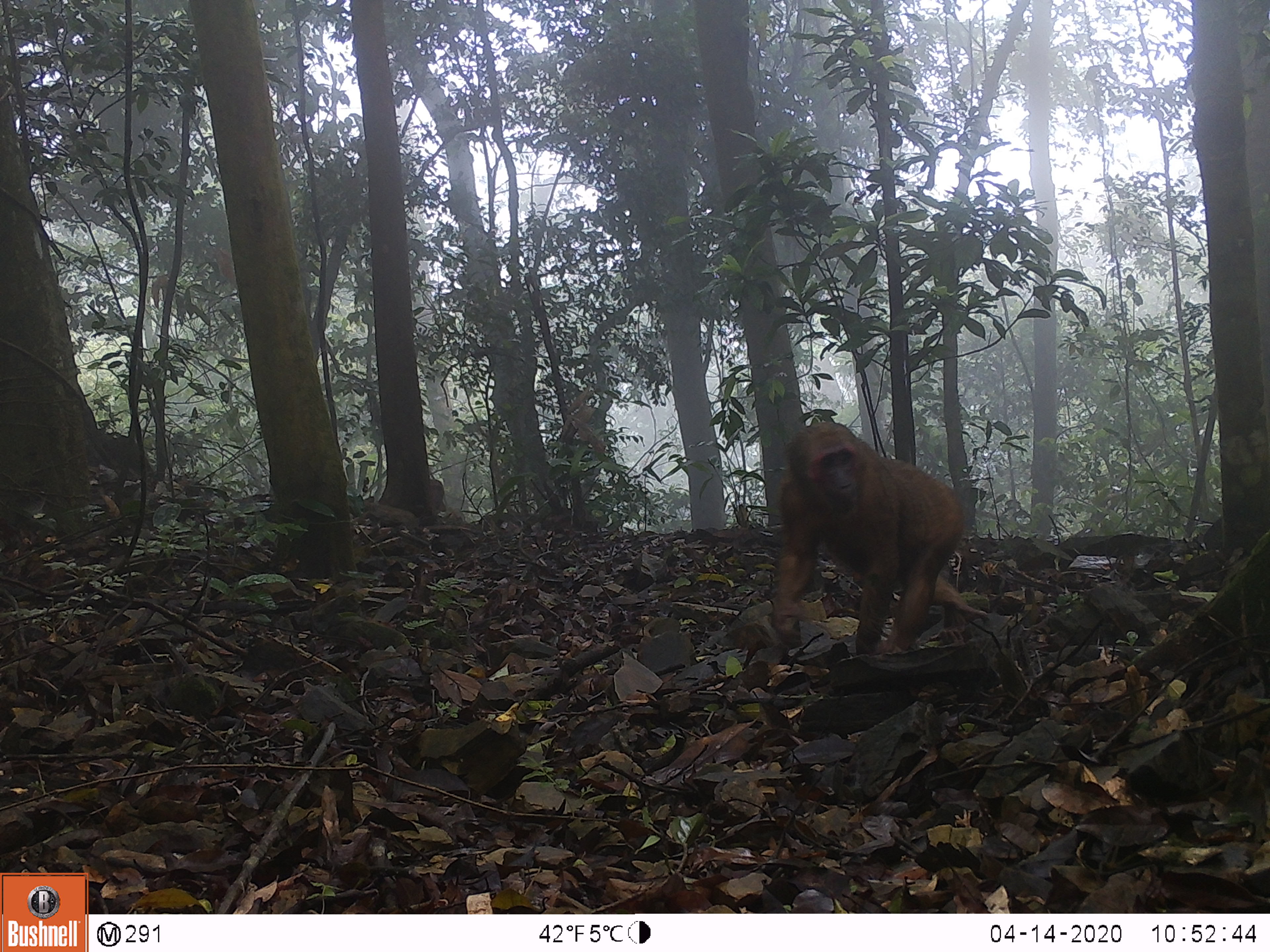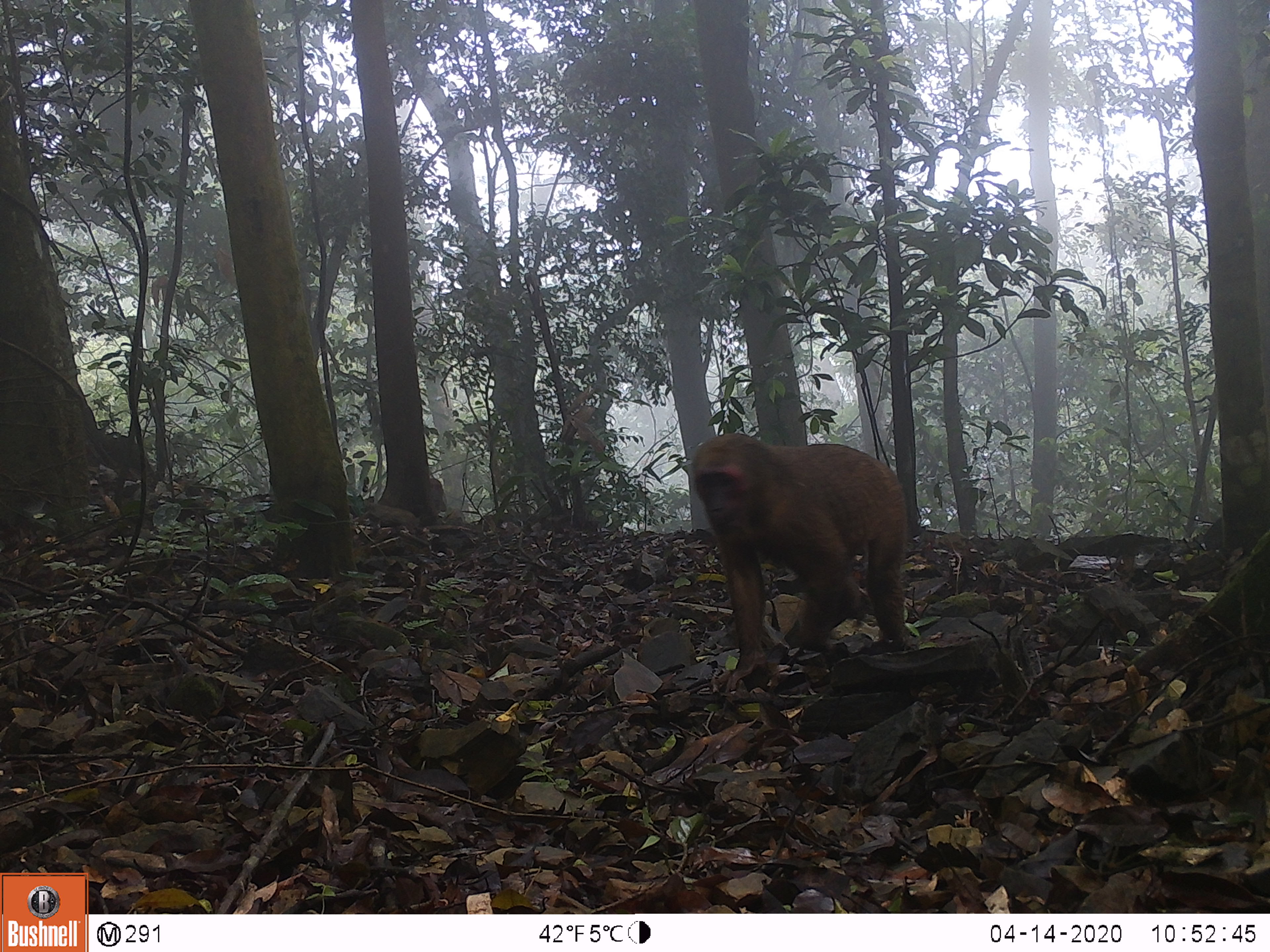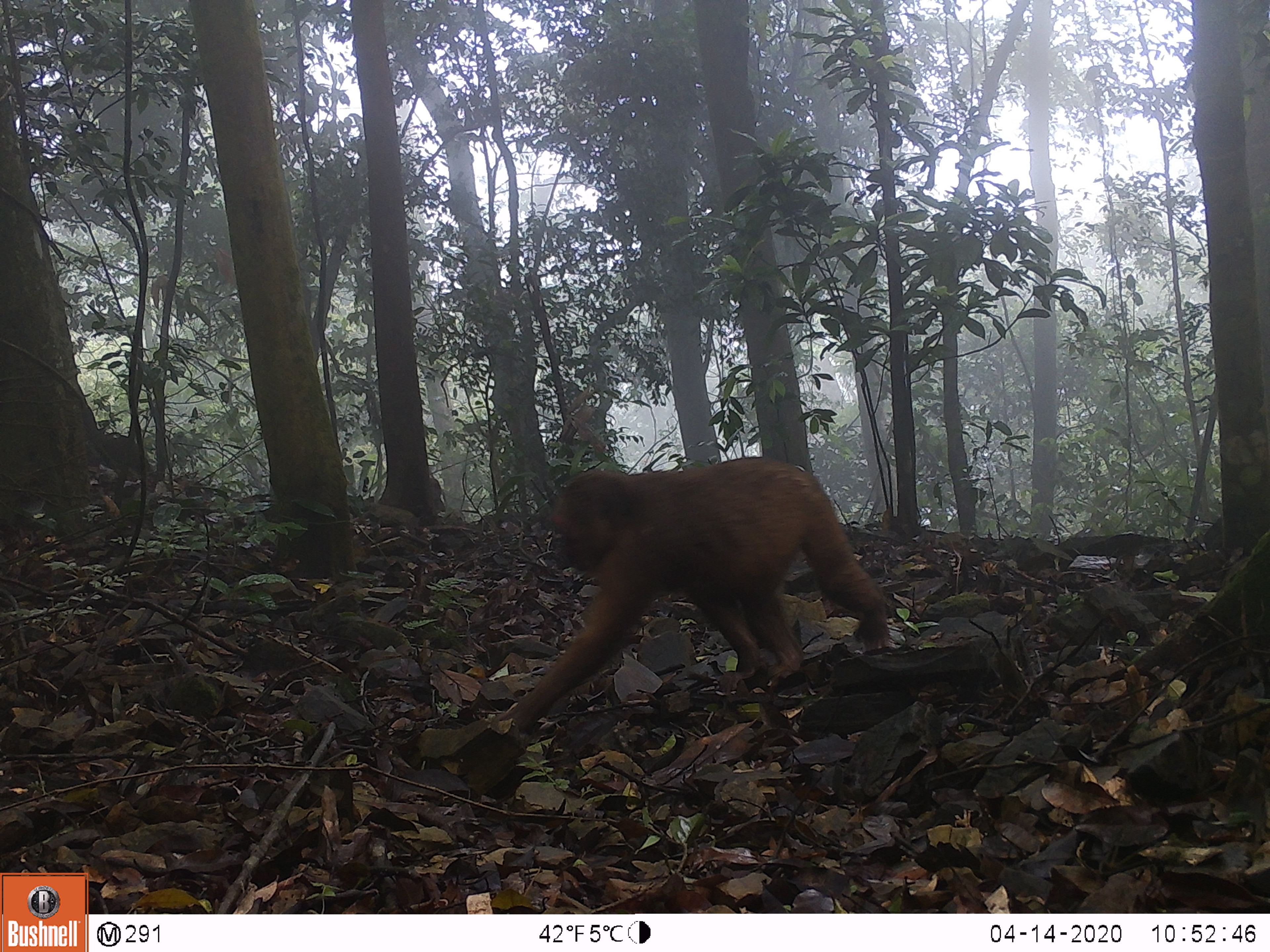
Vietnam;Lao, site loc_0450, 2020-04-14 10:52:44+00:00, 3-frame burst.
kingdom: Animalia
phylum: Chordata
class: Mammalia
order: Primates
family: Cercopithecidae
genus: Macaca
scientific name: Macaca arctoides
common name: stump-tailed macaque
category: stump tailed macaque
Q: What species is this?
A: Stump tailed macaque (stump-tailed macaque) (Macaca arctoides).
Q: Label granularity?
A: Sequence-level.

--

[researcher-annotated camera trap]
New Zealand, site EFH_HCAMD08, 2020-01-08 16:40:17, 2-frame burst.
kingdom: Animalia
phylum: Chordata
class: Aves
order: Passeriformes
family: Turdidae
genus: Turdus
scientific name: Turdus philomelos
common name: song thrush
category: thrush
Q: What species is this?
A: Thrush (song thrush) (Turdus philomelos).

--

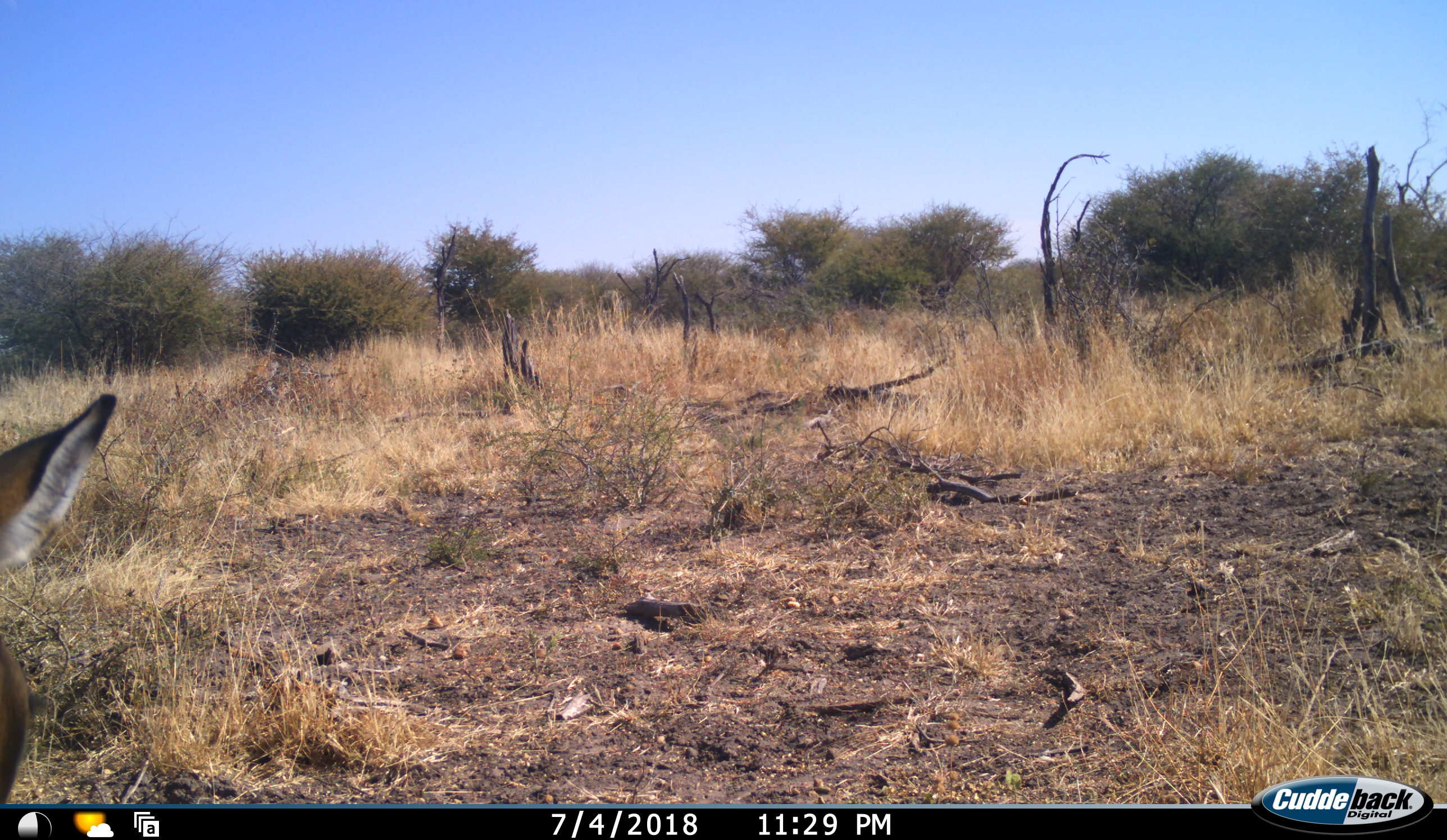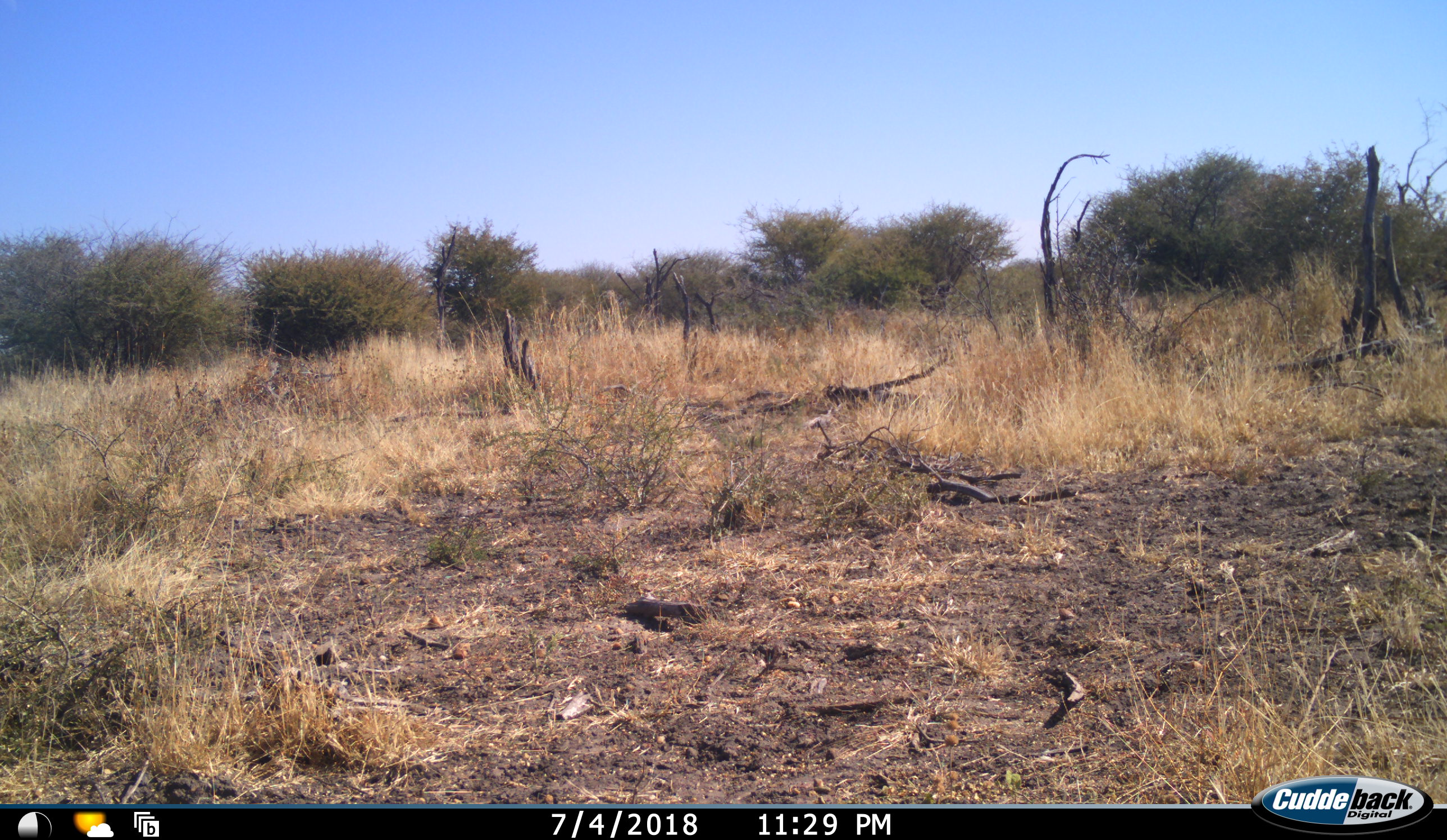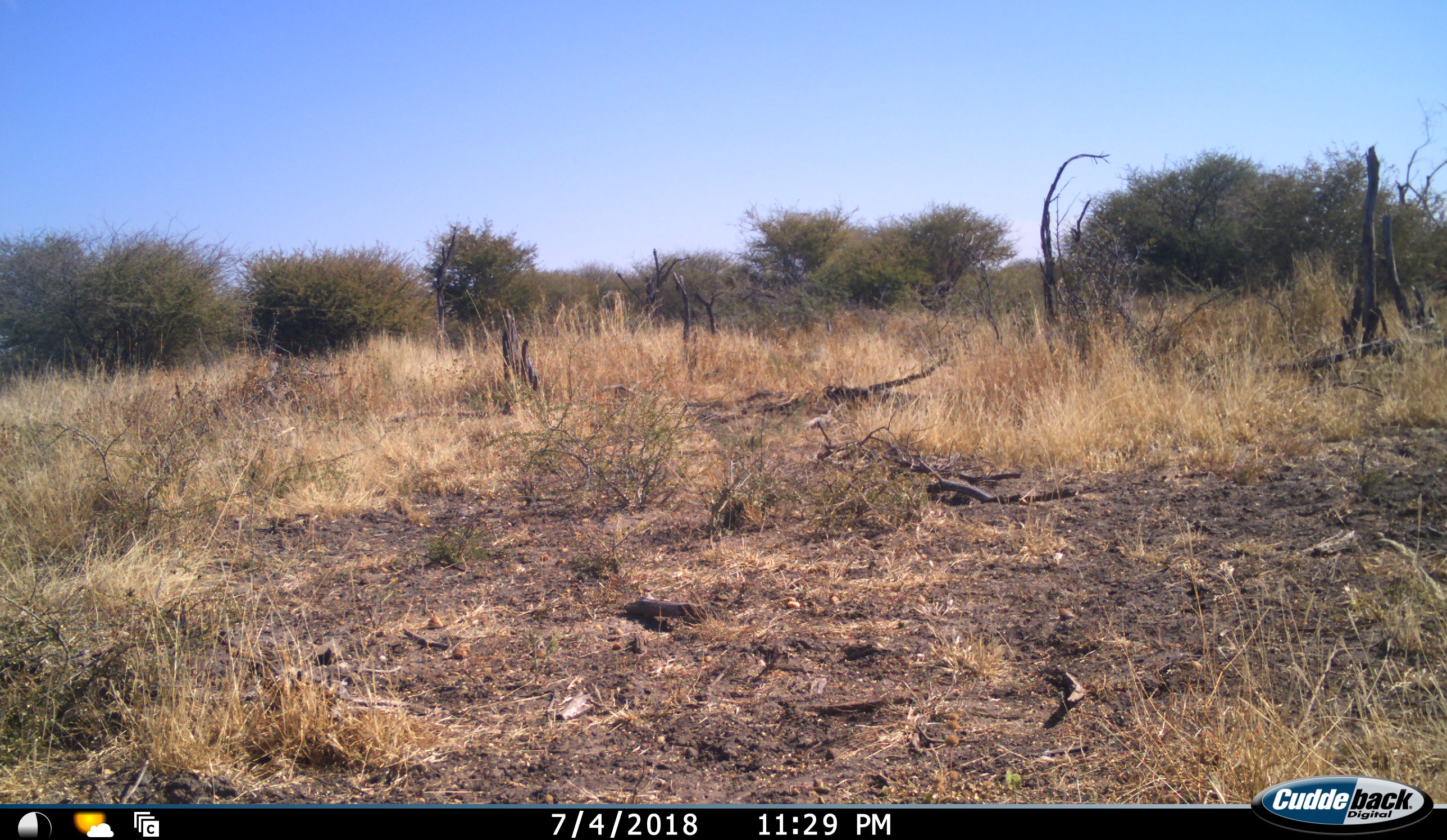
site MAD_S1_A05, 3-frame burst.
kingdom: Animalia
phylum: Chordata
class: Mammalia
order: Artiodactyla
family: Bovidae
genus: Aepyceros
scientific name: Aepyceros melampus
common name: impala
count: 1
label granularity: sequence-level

### Instructions to follow
Start with the line above that contains "Vietnam;Lao, site loc_0450, 2020-04-14" and end with the line that contains "A: Sequence-level.". Write out those lines exactly, and only those.

### Exercise output
Vietnam;Lao, site loc_0450, 2020-04-14 10:52:44+00:00, 3-frame burst.
kingdom: Animalia
phylum: Chordata
class: Mammalia
order: Primates
family: Cercopithecidae
genus: Macaca
scientific name: Macaca arctoides
common name: stump-tailed macaque
category: stump tailed macaque
Q: What species is this?
A: Stump tailed macaque (stump-tailed macaque) (Macaca arctoides).
Q: Label granularity?
A: Sequence-level.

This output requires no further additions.